Der gestrige Sonntag erwies sich als neuerliche Sternstunde der österreichischen Filmindustrie. Das heimische Aushängeschild Michael Haneke sicherte sich mit seinem neusten Werk Das weiße Band, nicht nur den FIPRESCI Preis der Filmkritik sondern auch die Goldene Palme als Bester Film des Festivals. Als Bester Schauspieler wurde der Österreicher Christoph Waltz für seinen hochgejubelten Auftritt im Quentin Tarantino Film Inglourious Basterds ausgezeichnet.

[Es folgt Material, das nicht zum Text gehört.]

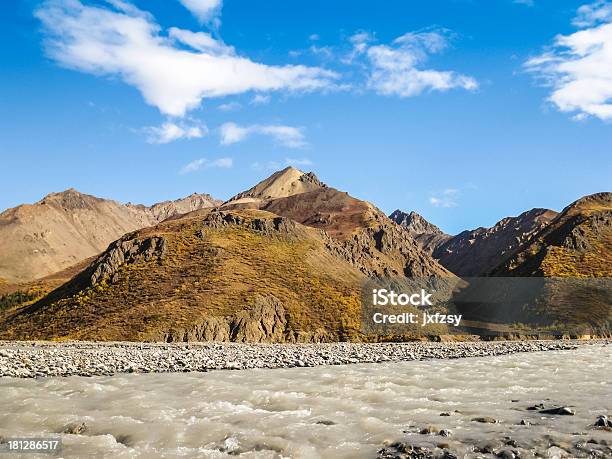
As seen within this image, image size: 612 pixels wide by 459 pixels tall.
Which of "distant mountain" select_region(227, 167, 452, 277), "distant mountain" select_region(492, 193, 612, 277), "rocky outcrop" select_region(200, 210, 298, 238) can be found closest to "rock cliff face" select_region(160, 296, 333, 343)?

Beide Preise kamen nicht gerade unerwartet. Haneke ist ohnehin ein Liebling des Festivals und ging, nach bunter Vergangenheit in Cannes (Preis der ökumenischen Jury für Code:Unbekannt, Großer Preis der Jury für Die Klavierspielerin und die Auszeichnungen als Bester Regisseur, den FIPRESCI Preis und den Preis der ökumenischen Jury für Caché) als Favorit ins Rennen und Christoph Waltz wurde nach seinem begeistert aufgenommenen Auftritt ebenfalls zum Favoriten hochgejubelt.

Beste Schauspielerin wurde Charlotte Gainsbourg im kontrovers aufgenommenen Antichrist von Lars von Trier. Hier die Gewinner im Überblick:

Goldene Palme
Das weiße Band von Michael Haneke

FIPRESCI Preis
Das weiße Band von Michael Haneke

Großer Preis der Jury
Un Prophète von Jacques Audiard

Preis der Jury:
Fish Tank von Andrea Arnold ex aequo mit Bakjwi (Thirst) von Park Chan-Wook

Bestes Drehbuch
Mei Feng für Spring Fever von Lou Ye

Regiepreis
Brillante Mendoza für Kinatay

Spezialpreis für Lebenswerk
Alain Resnais

Bester Schauspieler
Christoph Waltz in Inglourious Basterds von Quentin Tarantino

Beste Schauspielerin
Charlotte Gainsbourg in Antichrist von Lars von Trier.